Weaver has thrived by offering a homemade touch to his wings in a region dominated by wing chains. He will offer some of his chicken creations at next weekend’s National Buffalo Wing Festival and will be one of at least two out-of-town entries with roots in the Buffalo-Niagara region.

A 1971 Kenmore West High School graduate, Weaver went South in 1978 when his company, Gold Bond, took its operations and about 350 employees to Charlotte. He quickly longed for a taste of home, though.

“When I got down here, it was a bit of a culture shock moving South and also being away from certain standards you’re used to,” said Weaver, who cited wings, fish fries and beef on weck. “I noticed pretty quick that the Charlotte fare didn’t include anything that we were used to.”

Follow-up research indicated that Charlotte residents had yet to see chicken wings in their home market, so Weaver opened a restaurant in 1980, Standing Room Only, that featured wings. Business was good enough for him to open up a second eatery, the Township Grill, seven years later.

“We got a really good push with our wings,” he said.

Around the same time, Buffalo natives Chris Tisack and Sally Mayhew noticed a similar shortage while they earned their wings at Dover Air Force Base in Delaware. Wanting to have a touch of home near them, they opened Wings to Go opposite the base in 1985, quickly exceeding demand as seaside crowds rushed to get a taste.

“They started with four or five Fry Daddys in a little shack,” said Russ Clarke, the wing chain’s director of marketing, from the corporation’s offices in Severna Park, Md.

Business expanded to five locations by 1988, with franchising ensuing a year later. Tisack and Mayhew sold the business in the early 1990s to corporate interests, which have since expanded the Wings to Go name to about 80 locations nationwide. But the Western New York taste hasn’t been lost.

“The sauce on the wings is the same original sauce that was originated at the beginning,” Clarke said.

Indeed, the rise in popularity of wings has altered the industry, Weaver said. His restaurant is one of few eateries that offer wings in Charlotte that aren’t corporate entities.

“Wings became international. They’re just ubiquitous,” he said. “In Buffalo, mom and pop (eateries) still prevail, while down here it’s chains. We have (Buffalo) Wild Wings, Wing Zone, Wing Stop. They get the biggest business here.”

The numbers seem to back up Weaver’s statements. Of the 21 participating restaurants listed on the festival website, 15 are from outside Western New York (and eight of those are franchises).

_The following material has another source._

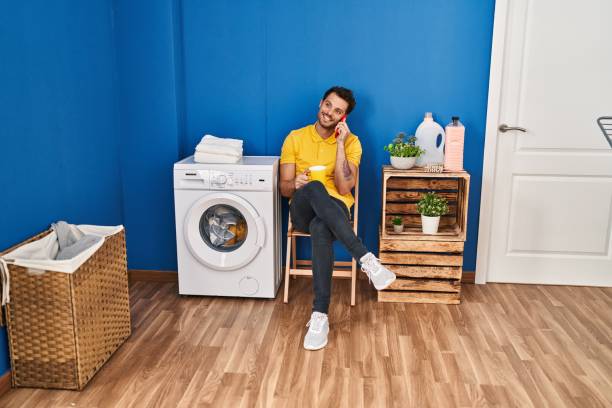 istock Young hispanic man drinking coffee talking on the smartphone wating for washing machine at laundry room 1437899825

As Weaver and Clarke both noted, the actual wing doesn’t vary much from eatery to eatery, so the sauce is the real draw. Wings to Go won second place in last year’s “Creative Barbecue” category at the wing fest, and Clarke said the company will enter that category once again next weekend. Executives will also make sure to have enough of the company’s Golden Garlic Sauce this time.

“We were a little bit underprepared for the demand last year,” said Clarke, who said the sauce sold out well before the festival’s conclusion.

Weaver has also paid close attention to his sauce offerings, albeit reluctantly. He left the restaurant business to do private catering consulting for a decade before getting laid off from that job due to the poor economy. Wanting to get back in the game, he opened Lebowski’s with his daughters, Jessica Walbourne and Amelia Weaver, last year.

Lebowski’s will bring with it a Huli Huli sauce that is to be entered in the festival’s “Creative Spicy” category and a Carolina Gold Rush sauce, a mustard-based barbecue blend.

“I like mild, medium hot. I never really went into all the flavors. I was more of a purist,” Weaver said. “But the market kind of demands it a little bit.”

Another draw: Weaver’s cook is also a former Western New Yorker.

“We can say that we’ve got wings made by Buffalo guys here,” he said. “No one else can.”

In addition to offering Western New York food, Weaver’s eatery acts as a Bills Backers location during football season (meaning that all Bills games are shown there). He’s seen plenty of expats like himself over the years in Charlotte, most of whom wish they had the same chance he does to return, even if just for a couple days.

“We do have a lot of Buffalonians down here, but none of them will ever say that they don’t miss Buffalo,” he said.